Tribunal Administratif de Grenoble — Décision N° TA38-2404294

lundi 15 juillet 2024

JuridictionTribunal Administratif de Grenoble
SectionTribunal Administratif de Grenoble
N° DossierTA38-2404294
TypeDécision
RecoursExcès de pouvoir
PublicationC
FormationJuge des référés 1
Avocat requérantHUARD

Texte intégral

Vu la procédure suivante :

Par une requête, enregistrée le 17 juin 2024, Mme A, représentée par Me Huard, demande au tribunal :

1°) de lui accorder à titre provisoire l'aide juridictionnelle ;

2°) d'annuler l'arrêté du 6 juin 2024 par lequel la préfète du Rhône a décidé son transfert aux autorités allemandes en vue de l'examen de sa demande d'asile ;

3°) d'enjoindre à la préfète du Rhône d'enregistrer sa demande d'asile en procédure normale ;

4°) de mettre à la charge de l'État la somme de 1 200 euros sur le fondement des articles L. 761-1 du code de justice administrative et 37 de la loi du 10 juillet 1991.

Elle soutient que :

l'arrêté attaqué est insuffisamment motivé ;

il n'est pas justifié de l'existence d'un accord de reprise en charge par les autorités allemandes ;

il méconnaît l'article 7 du règlement (UE) n° 604/2013 ; il a été fait application de l'article 12 de manière prioritaire à la présence de membres de sa famille en France ;

il méconnaît l'article 26 du règlement (UE) n° 604/2013 ; il ne mentionne pas les délais dans lesquels elle peut être éloignée ;

il méconnaît les articles 4 du règlement UE n° 604/2013 et l'article 29 du règlement (UE) n° 603/2013 ; les informations préalables à la prise d'empreintes et le résultat de la consultation du fichier Eurodac ne lui ont pas été transmises ; elle ne peut pas faire procéder à une rectification du fichier Eurodac si nécessaire ;

il méconnaît le caractère contradictoire de la procédure ; la demande de reprise en charge adressée aux autorités allemandes devait reprendre ses déclarations et l'arrêté attaqué devait les mentionner et viser le fondement légal adéquat ;

la notification de l'arrêté attaqué ne précise pas les informations sur les personnes ou les entités susceptibles de fournir une assistance juridique ;

l'arrêté attaqué méconnaît l'article 5 du règlement UE n° 604/2013 ; elle n'a pas été informée de son droit à consulter en préfecture le résumé de l'entretien individuel et il ne lui en pas été remis copie ;

l'arrêté attaqué méconnaît le paragraphe 5 de l'article 5 du règlement UE n° 604/2013 ; l'entretien n'a pas été mené par une personne qualifiée ;

la préfète du Rhône doit communiquer l'intégralité de son dossier préfectoral ; un refus de communication méconnaitrait l'article 4 du règlement UE n° 604/2013 ;

l'arrêté attaqué méconnaît l'article 8 de la convention européenne de sauvegarde des droits de l'homme et des libertés fondamentales ; il la sépare de sa sœur de son cousin présents sur le territoire français et qui constituent sa seule famille ; elle parle couramment français et n'aura aucune difficulté à s'insérer dans la société française ; elle est investie auprès d'une association ;

il est entaché d'une erreur manifeste d'appréciation à ne pas avoir fait application de la clause discrétionnaire prévue à l'article 17 du règlement UE n° 604/2013 ; elle a une sœur et un cousin présents sur le territoire français sous couvert d'une carte de résident.

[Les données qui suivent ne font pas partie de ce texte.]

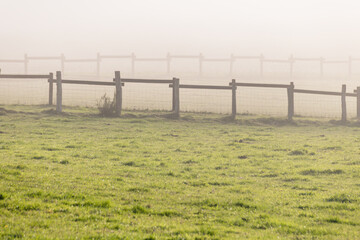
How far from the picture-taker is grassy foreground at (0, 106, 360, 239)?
756cm

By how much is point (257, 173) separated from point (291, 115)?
1281cm

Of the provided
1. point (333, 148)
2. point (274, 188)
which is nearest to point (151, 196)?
point (274, 188)

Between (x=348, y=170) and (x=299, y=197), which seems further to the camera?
(x=348, y=170)

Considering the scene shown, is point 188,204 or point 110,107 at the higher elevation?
point 110,107

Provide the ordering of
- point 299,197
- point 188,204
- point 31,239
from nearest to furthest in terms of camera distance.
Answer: point 31,239 → point 188,204 → point 299,197

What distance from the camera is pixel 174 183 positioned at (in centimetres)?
1092

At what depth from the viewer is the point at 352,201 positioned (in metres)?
9.73

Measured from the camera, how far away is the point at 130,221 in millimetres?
7727

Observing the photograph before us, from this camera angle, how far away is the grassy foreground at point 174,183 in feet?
24.8

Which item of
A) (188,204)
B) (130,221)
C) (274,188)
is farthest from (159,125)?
(130,221)

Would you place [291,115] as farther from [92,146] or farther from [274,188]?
[274,188]

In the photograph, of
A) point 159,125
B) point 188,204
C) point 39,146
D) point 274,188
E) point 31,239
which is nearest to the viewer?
point 31,239

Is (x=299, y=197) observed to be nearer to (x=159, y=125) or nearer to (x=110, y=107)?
(x=159, y=125)

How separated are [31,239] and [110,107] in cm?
1802
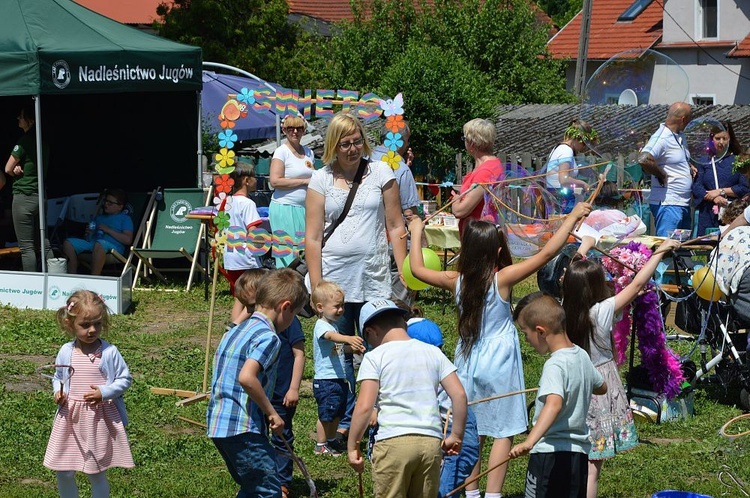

Par un mémoire en défense, enregistré le 27 juin 2024, la préfète du Rhône conclut au rejet de la requête.

Elle fait valoir que les moyens soulevés par Mme A ne sont pas fondés.

Vu les autres pièces du dossier.

Vu :

la convention européenne de sauvegarde des droits de l'homme et des libertés fondamentales ;

le règlement UE n°603/2013 du 26 juin 2013 du Parlement européen et du Conseil ;

le règlement UE n°604/2013 du 26 juin 2013 du Parlement européen et du Conseil ;

le code de l'entrée et du séjour des étrangers et du droit d'asile ;

la loi n° 91-647 du 10 juillet 1991 relative à l'aide juridique ;

le code de justice administrative.

Le président du tribunal a désigné M. Thierry, vice-président, pour statuer sur les litiges visés à l'article L. 572-5 du code de l'entrée et du séjour des étrangers et du droit d'asile.

Les parties ont été régulièrement averties du jour de l'audience.

Le rapport de M. Thierry, président-rapporteur a été entendu au cours de l'audience publique.

La clôture d'instruction a été prononcée à l'issue de l'audience.

Considérant ce qui suit :

1. Mme A, ressortissante guinéenne née en 1987 expose qu'elle est arrivée en Europe munie d'un visa valable du 1er aout 2023 au 14 septembre 2023 délivré par les autorités allemandes et qu'elle est arrivée en France le 28 septembre 2023 où elle a formé une demande d'asile. Elle a fait l'objet d'une remise aux autorités allemandes décidée le 28 novembre 2023, exécutée le 21 mars 2024. Elle déclare être revenue en France dès le lendemain pour y déposer une nouvelle demande d'asile le 9 avril 2024. Elle demande l'annulation de l'arrêté du 6 juin 2024 par lequel la préfète du Rhône a décidé de sa remise aux autorités allemandes pour le traitement de sa demande d'asile.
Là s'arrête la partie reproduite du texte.